Текст страницы:
========

№ 297
Воспоминания помощника начальника Мотовилихинской милиции Н. В. Жужгова об организации и совершении убийства Великого Князя Михаила Александровича
[1924 г.]
[В] 1918 году я, Жужгов Николай Васильевич, служил в Мотовилихе в милиции. В 1918 году был привезен в гор. Пермь Михаил Романов и его телохранители, фамилии их я не знаю. Но я сам не видал Романова. Меня интересовало видеть их и я отправился в Пермь для того, что б повидать, что за личность Романова и увидал его в управлении городской милиции. В общем он мне сильно не понравился, и после ухода Романова я стал обсуждать с Иванченком, что Романова нужно расстрелять, ведь он нас с тобой держал в тюрьме, а Иванченко сказал: «Обожди, соберемся и обсудим этот вопрос».
После чего было сделано совещание с Мясниковым, Иванченком [324] и мною, что можно ли его расстрелять; и на заседании решили, что его расстрелять и условились, что на следующий [раз] обсудим, как его взять и увести на расстрел. И после этого в один прекрасный вечер вызывает меня Мясников в электро-театр «Луч» и говорит мне: «Давай седни расстреляем Романова Михаила»; и пригласили на это совещание Маркова и Иванченка. Начали обсуждать, как это сделать и решили, что Мясников напишет мандат фиктивный для ареста Михаила Романова, для вызова его в Чрезвычайную комиссию, и приступили к действию.
Я, Жужгов, затребовал из завода Мотовилихи двух хороших лошадей, и поехали в город. Я, Мясников, Иванченко, Марков и Колпачни- ков [325] доехали до управления городской милиции [326], коней поставили во двор. А сами зашли в помещение и послали Мясникова и Маркова за мандатом - написать для ареста Романова, что и было ими исполнено. Когда принесли мандат и вручили мне, т. Жужгову, и мы поехали [туда], где жил Михаил Романов. Он жил в Королевских номерах. Подъехали к номерам, коней поставили около номеров Королевских на улице. У первой лошади остался Иванченко, у второй - Марков, которые должны [были] ожидать моего прихода.
Я, зайдя в помещение, и спросил швейцара, где находится Романов; и мне указал швейцар комнату и я зашел в нее, но оказалось, что в комнате помещался его телохранитель, которого я спросил: «Где Романов?» Который меня завел в другую комнату. Когда я зашел, то увидал - сидит Романов за столом и с ним еще двое; и тут еще присоединился к ним один его телохранитель - матрос [327], который ввел меня в комнату. Зашедши в комнату, подойдя к столу, я заявил Романову, что вот мне выдан мандат, что б я вас представил в Чрезвычайную комиссию. Он взял от меня мандат и сказал [328], что «я больной и не пойду». Но я ему заявил, что «ничего подобного, должен идти». Но в это время все, которые с ним сидели, заявили, что он болен и доктор не велел никуда ходить, и мы его не отпустим. Я еще сказал, что «Вы должны со мной идти», но он отказался.

========

Предоставленные материалы:
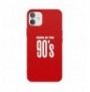 Phone Case CL010IPH12SLCRD Red iPhone 12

========

Задания:
(A) Процитируйте фрагмент воспоминаний Жужгова, начав со слов «Я, зайдя в помещение, и» и закончив словами «но он отказался.».
(B) Чем, согласно воспоминаниям Жужгова, Михаил Романов и находившиеся с ним люди объяснили отказ идти в Чрезвычайную комиссию?
(C) Напишите продолжение воспоминаний Жужгова об аресте Михаила Романова, начиная после последнего приведённого предложения.

Решённые задания:
(A)
Я, зайдя в помещение, и спросил швейцара, где находится Романов; и мне указал швейцар комнату и я зашел в нее, но оказалось, что в комнате помещался его телохранитель, которого я спросил: «Где Романов?» Который меня завел в другую комнату. Когда я зашел, то увидал - сидит Романов за столом и с ним еще двое; и тут еще присоединился к ним один его телохранитель - матрос [327], который ввел меня в комнату. Зашедши в комнату, подойдя к столу, я заявил Романову, что вот мне выдан мандат, что б я вас представил в Чрезвычайную комиссию. Он взял от меня мандат и сказал [328], что «я больной и не пойду». Но я ему заявил, что «ничего подобного, должен идти». Но в это время все, которые с ним сидели, заявили, что он болен и доктор не велел никуда ходить, и мы его не отпустим. Я еще сказал, что «Вы должны со мной идти», но он отказался.

(B) Михаил Романов заявил, что он болен и не пойдёт. Сидевшие с ним подтвердили, что он болен и доктор не велел ему никуда ходить, поэтому они его не отпустят.

(C)
Тогда я вышел на улицу и сказал, что [Романов] сопротивляется и нейдет и я принимаю решительные меры, [сказал:] «Вы будьте наготове». После чего я вернулся обратно в комнату, где они сидели, и заявил, что «вы должны со мной идти». Но мне все в ответ, что он не пойдет.
Я подошел к Михаилу и сказал: «Иди!» Тогда остальные закричали: «Мы его не отдадим!». Я вытащил браунинг и сказал: «Вы сидите, не с места, иначе я вас здесь пристреляю на месте. А Романов должен идти со мной». И взял его за загривок и тогда Романов сказал, что «я пойду» и после чего и сказал и его Женосон [329] : «Я тоже пойду с ним». Я сказал, что «Вас тоже нужно». Пошел с ним в другое помещение, где они оделись, и я их повел на улицу, где меня дожидали Иванченко и Марков. Я сказал Романову, что «Вы, пожалуйста, в этот экипаж, где был Иванченко». Романов подошел к экипажу, упал на колени, но мы его втащили в экипаж, а Женсона посадили в другой экипаж. Я сел на козлы и повез его в Мотовилиху по Петропавловской улице.
Приехали в Мотовилиху, а затем повез его по тракту к Левшиной. Дорогой Романов разговаривал с нами и говорил, что «Я был за Камой, в Верхней Курье и на Егошихе» и спрашивал, куда его везут. Но мы ему говорили, что мы его везем на станцию для отправки в другую местность. Когда я свернул с дороги в сторону, он спросил: «Зачем свернули с дороги?». Я заявил, что дорога дальше поломана и здесь объезд, после поворота сажен сто.
Сзади послышал[ся] крик и раздался выстрел. Тогда я остановил лошадь и сказал Романову: «Выходи!» И взял его за руку и вывел из пролетки. Отвел и дал в него выстрел, и он упал, а потом еще дал в него два выстрела. Но в то время Иванченко был у лошади и не давал выстрела в Романова и другого.
После чего [убитые] были забросаны прутьями. Чащей и уехали все обратно в Мотовилиху.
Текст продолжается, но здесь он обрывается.